Date of Award

August 2020

Degree Type

Thesis

Degree Name

Master of Arts

Department

Media Studies

First Advisor

Lia Wolock

Committee Members

David Allen, Eric Lohman

Keywords

Digital media, Digital mediation, Social nonmovements, Technological affordances, Turkey, Veil

Abstract

This research project studies the digital mediation of the politics of communication and everyday life by examining the tweets of Turkish women who voiced their dissent regarding veiling practices during the #10YearChallenge trend in 2019. Like so many places, the question of veiling is central to the politicization of women's bodies in Turkey. The politicization of women’s bodies, in turn, is central to competing secular and conservative visions of the modern Turkish nation-state. By examining the digital dissent in relation to these competing national projects, I map the historical context of modernization and its impact on the contemporary discussion of the bodily performances and public participation of women.

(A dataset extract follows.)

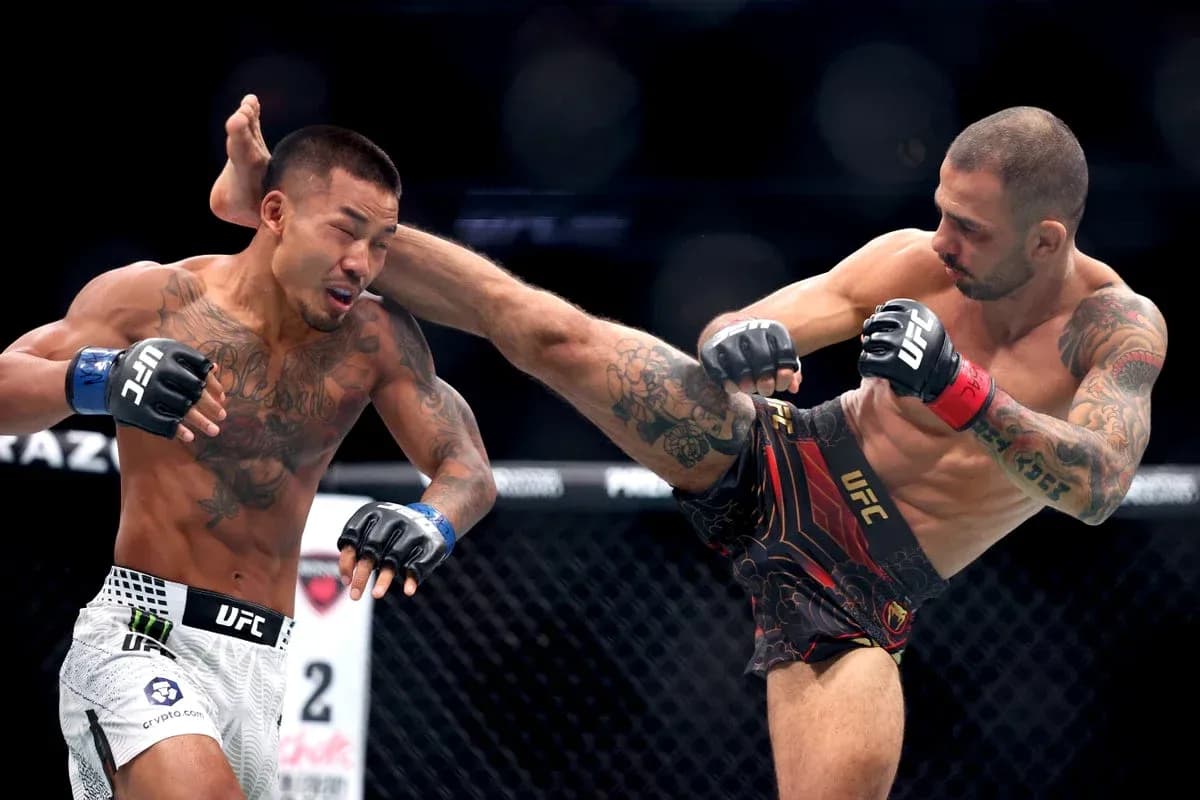 Two fighters exchanging strikes in UFC match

In this project I bring infrastructure and platform studies, theories of the public sphere, and postcolonial feminist approaches together to understand the digital mediation of the politics of communication and everyday life. I collected data on Twitter by using two main methods. The primary tweets that included the stories of women were collected by hand during the dissent. The second set of data was collected using Twitter's search feature by following two hashtags (#10YearChallenge, and #1YearChallenge) at the time and over the following months. The datasets were analyzed in line with the tenets of Critical Technocultural Discourse Analysis. Specifically, I examined the civil unrest and public discussion of veiling and unveiling through the critical lens of postcolonial feminism. I also sought to understand how contemporary technologies play key roles in everyday life and the politics of communication. Importantly, this paper challenges Western conceptualizations of social movements, mediation, technology, and dissent by looking at these tweets, and the formation of these dissenting groups in their own sociohistorical context. The analysis showed that unveiled women felt freer after unveiling to be in secular public spaces, and that they have used technology to communicate their message. Analyzing their complex and careful navigation of identities, spheres, and spaces reveals the struggles of women in Turkey as well as their triumphs. More broadly, this project also offers a look into digital cultures in Turkey.